Zysk netto jednostki dominującej właściciela m.in. Biedronki wyniósł w ciągu trzech pierwszych miesięcy roku 140 mln euro. To zdecydowanie więcej niż w analogicznym okresie 2022 r., gdy w Ukrainie wybuchła wojna, po której inflacja wystrzeliła.
Przychody Grupy Jeronimo Martins w krajowej walucie wzrosły z kolei o 28,3 proc., a sprzedaż LFL (wzrost sprzedaży, skorygowany o nowe lub zbywane biznesy) - 24,5 proc. Przychody w euro zatrzymały się w pierwszym kwartale na 4,8 mld, co jest lepszym wynikiem o 26 proc. rok do roku.
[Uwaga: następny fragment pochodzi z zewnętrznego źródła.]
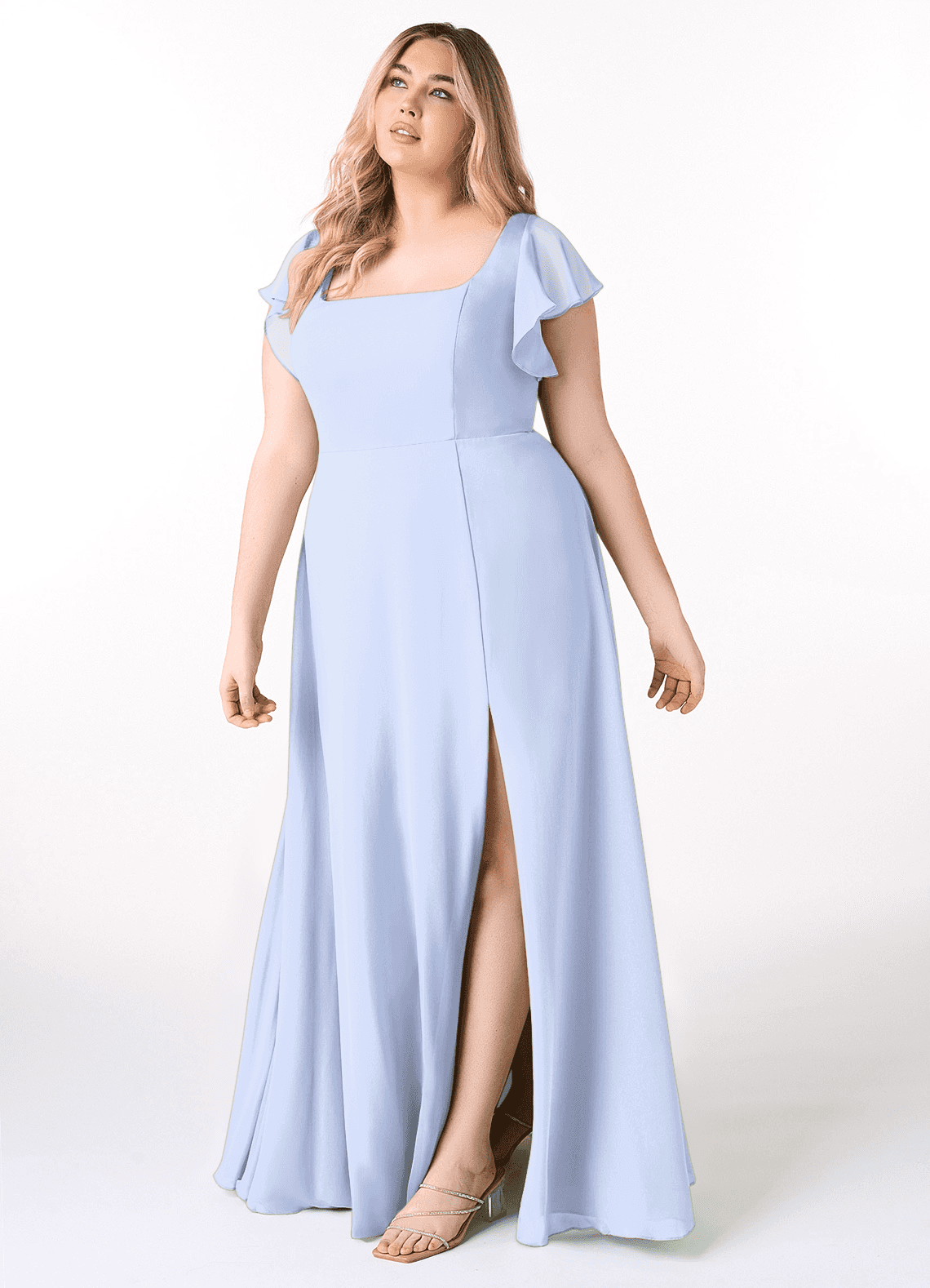 Azazie Bondi Bridesmaid Dresses Ice A-Line Ruffled Chiffon Dress image8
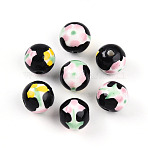 Handmade Porcelain Beads, Hand Painted Ceramic Beads, Famille Rose Porcelain, Round & Flower, Black, 12.5~13mm, Hole: 2.5mm(X1-PORC-N009-05F)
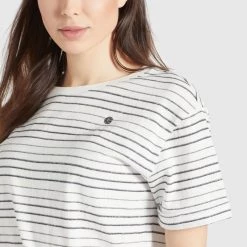 Top 10 💯 Khujo AURELIA - T-Shirt Print - Weiß Schwarz Gestreift, Damen 🔥 -khujo Verkaufsladen f1b378768c494c0391fd3046c5340fd0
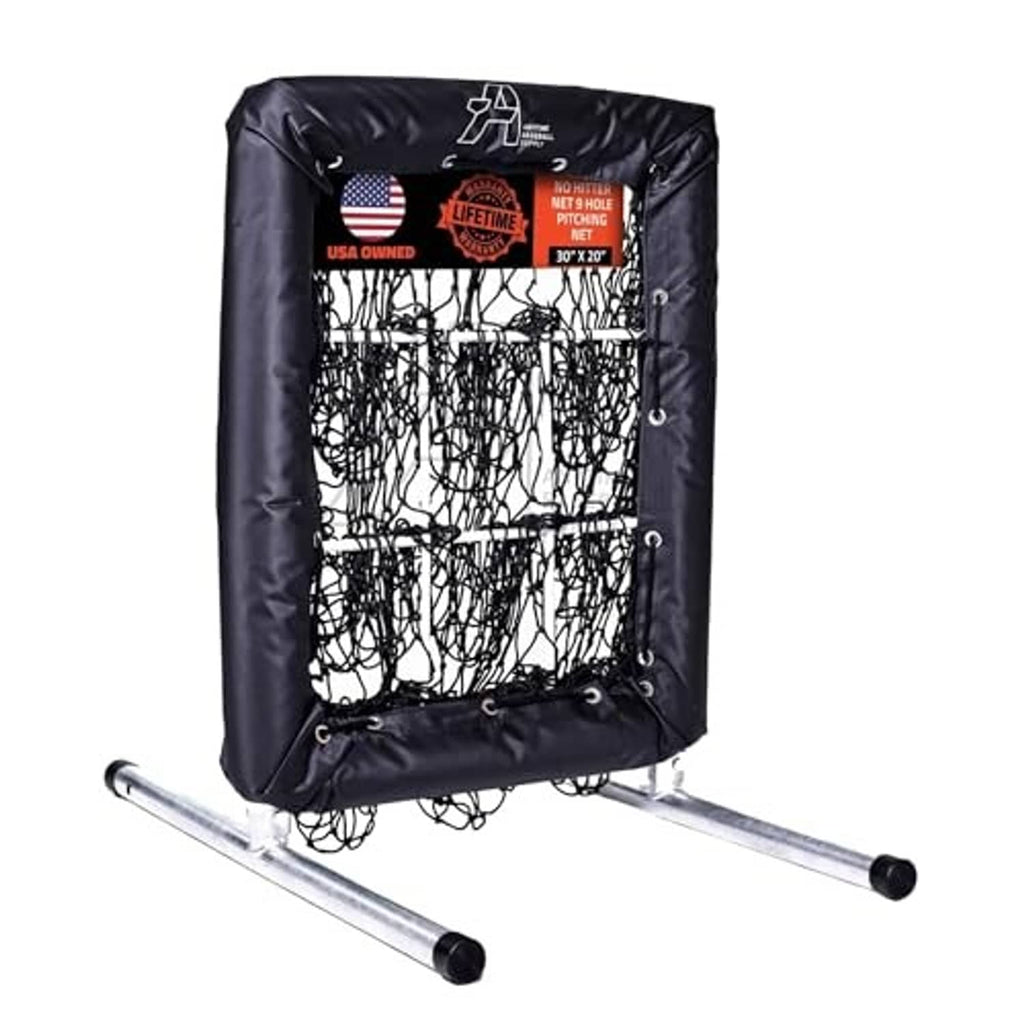 Black baseball pitching net with strike zone target on two-legged metal frame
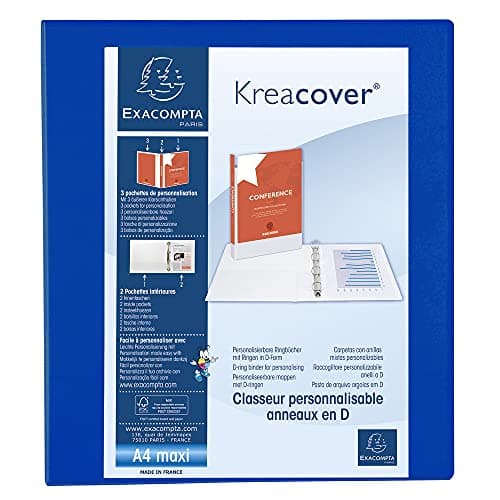 Image of Exacompta - ref. 51843BE - 1 customizable rigid opaque binder with 3 pockets - 4 D-rings of 40 mm - Spine 64 mm - External dimensions: 32 x 28.5 cm - Format to file A4 Maxi - Colour: blue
W kwartalnym raporcie spółki czytamy, że EBITDA (zysk operacyjny przed potrąceniem m.in. odsetek od zaciągniętych zobowiązań oprocentowanych i podatków) wyniosła z kolei 390 mln euro, co oznacza wzrost o 22,7 proc.
Dalsza część artykułu pod materiałem wideo
Nowe sklepy Biedronki w Polsce w 2023 r.
Co ciekawe, lepsze wyniki finansowe udało się właścicielowi m.in. Biedronki osiągnąć przy obniżeniu marży do 8,1 proc.
- Pozostajemy zobowiązani do bycia siłą antyinflacyjną poprzez absorpcję część presji wywieranej na konsumentów przez wzrost cen. Jednocześnie będziemy pracować nad realizacją naszej długoterminowej wizji do realizacji naszego programu inwestycyjnego - komentuje Pedro Soares Dos Santos, prezes Grupy Jeronimo Martins, cytowany przez Wiadomoscihandlowe.pl.
Biedronka otworzyła w pierwszym kwartale 17 sklepów i przebudowała 76 lokalizacji w Polsce. Na koniec marca miała 3404 sklepy w kraju. Sieć planuje w 2023 r. otworzyć 130-150 kolejnych punktów, a także zmodernizować 350.